I’m old! But I too am shocked by such a vitriolic bitchy pile on. Where is the empathy?

Young mother finds her own mother ‘starting again’ (in her mind). Of course she’s going to be a bit displaced and upset. Just because she’s 23 doesn’t mean anything. She’s known her mum as one solid stable support all those years, and now that’s gone.

She may be feeling a mix of anger, jealousy, disappointment, grief and anxiety about her role and future in of this. I really feel for her.

Sleeplesnights · 19/03/2024 19:58

Nothing to do with her. I'm guessing she's worried that the babysitting etc will stop for her.

IGotTheChickyPop · 19/03/2024 20:03

Ihearyousingingdownthewire · 18/03/2024 16:24

There are some really aggressive posts towards the daughter. Would I be right in thinking a lot of them come from women who had babies in their late thirties/forties?

I can’t really understand the determination to call the daughter names and not to begin to understand the root of her discomfort.

THIS. This thread is so upside down. Somebody even called her wicked. I had to reread the OP and check the DD wasn't actually King Herod.

Truly bonkers. A young mother has just found out her mum is having her (half?) sister. Of course she's not thrilled rigjt off the bat, fuck me!

IGotTheChickyPop · 19/03/2024 20:04

Worcestershirem0mmy · 19/03/2024 19:42

Selfish girl. At 23 she really needs to grow up. I’d expect this kind of behaviour from a 15 year old but she’s a grown woman that should be happy for her mum.

Willing to get if it WAS a 15 year old, you'd still call her selfish and whatnot... so...

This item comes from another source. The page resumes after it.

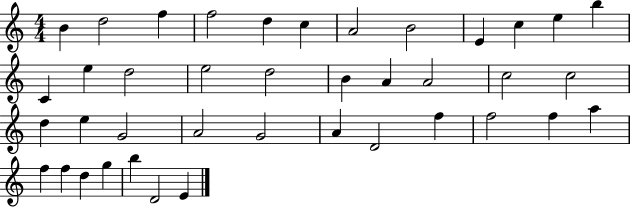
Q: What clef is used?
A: treble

GreenFields07 · 19/03/2024 20:12

Sorry I have to go against the grain here and agree with your DD. Might get alot of stick but couldnt care, I am that girl who has aunts younger than her and its WEIRD so I get her reaction!! Its not about jealousy at all. When my mum started having kids I feel like that shouldve been the time for my grandad to say OK maybe im done now. But, NOPE, he had 3 more kids and now I have 3 aunts younger than me!!! I know someone who was actually pregnant at the same time as her DD, people looked at them like the clampits. Sorry but my opinion if youre becoming GPs then id accept my child bearing days were over. Iv had 3 miscarriages so understand the longing for more but still couldn't put my kids through this. Sorry OP. Its done now though, so im sure your DD will come round

CarterBeatsTheDevil · 19/03/2024 20:23

IGotTheChickyPop · 19/03/2024 20:03

THIS. This thread is so upside down. Somebody even called her wicked. I had to reread the OP and check the DD wasn't actually King Herod.

Truly bonkers. A young mother has just found out her mum is having her (half?) sister. Of course she's not thrilled rigjt off the bat, fuck me!

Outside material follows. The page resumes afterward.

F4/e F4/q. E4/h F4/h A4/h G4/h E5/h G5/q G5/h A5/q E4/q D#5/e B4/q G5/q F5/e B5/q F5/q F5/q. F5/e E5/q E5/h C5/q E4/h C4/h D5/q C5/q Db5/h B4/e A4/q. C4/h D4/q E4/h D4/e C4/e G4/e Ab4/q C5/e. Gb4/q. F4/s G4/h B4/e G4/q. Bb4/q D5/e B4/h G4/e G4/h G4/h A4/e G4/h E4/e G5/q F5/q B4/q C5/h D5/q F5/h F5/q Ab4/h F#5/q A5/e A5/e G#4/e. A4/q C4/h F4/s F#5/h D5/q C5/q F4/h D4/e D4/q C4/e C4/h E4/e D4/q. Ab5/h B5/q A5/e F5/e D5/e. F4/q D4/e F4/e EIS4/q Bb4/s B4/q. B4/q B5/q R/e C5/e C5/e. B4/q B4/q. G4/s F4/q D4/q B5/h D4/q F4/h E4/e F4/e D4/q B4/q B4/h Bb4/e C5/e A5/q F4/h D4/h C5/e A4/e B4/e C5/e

Well, I had my daughter in my early 40s and I completely agree that the daughter's mixed/negative feelings about this are understandable. I also understand why OP wants to have a baby, but I don't think the "she's lost her babysitter" "she's entitled" "she's awful" comments really take on board just how confusing this situation must be for her older daughter (and possibly later on her granddaughter).

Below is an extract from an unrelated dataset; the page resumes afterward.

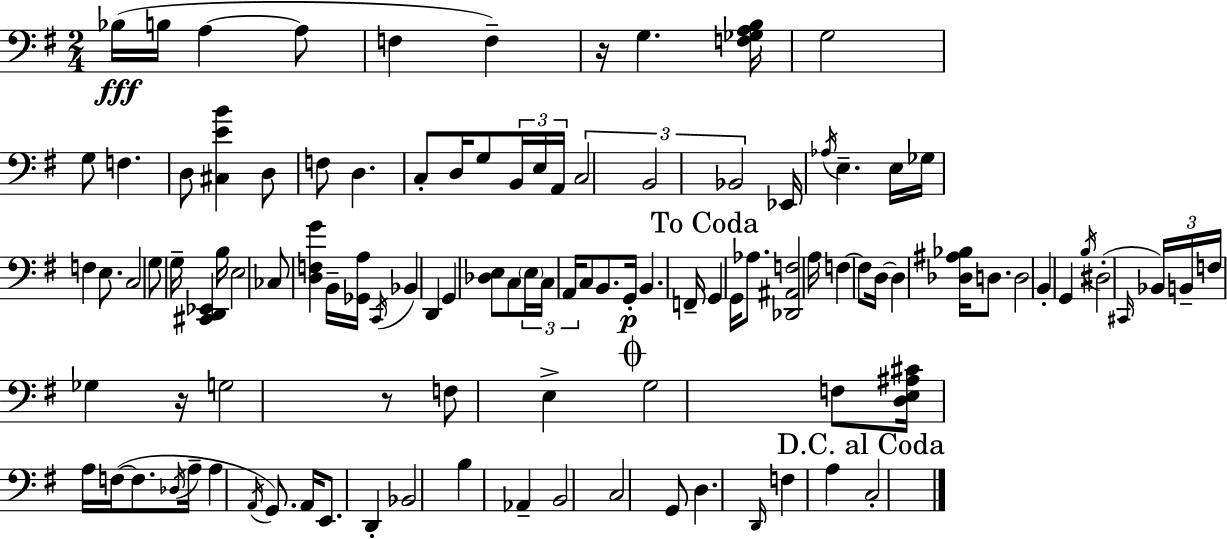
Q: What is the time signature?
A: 2/4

springisspringingup · 19/03/2024 20:28

She's got every right to be upset, she's allowed to feel however she feels, most siblings are affected by another sibling but that doesn't mean she gets a say anymore than she'd get a say in a sibling 2 years younger that she hated and wished she didn't have.
You can love all your children but they don't have to love each other.
Maybe her dd will be jealous and upset if she has another and she'll deal with that at the time but being 23 doesn't give her anymore leverage than a jealous sibling of 5.

CreateAUsername2024 · 19/03/2024 20:33

CourtneyFletcher · 19/03/2024 15:38

Some of these comments are a bit strong. Don't think the daughter considers her a free babysitter at all and it's alot to get your around. She might even think its weird to have a niece older than the aunty.

Was it OP's intention for the commenters to rip her daughter a new one. Because its a bit unfair.

I agree, the op has ruined the dynamic most daughters have with their daughter and taken away a lot of the expectations she would've had of this chapter of her life.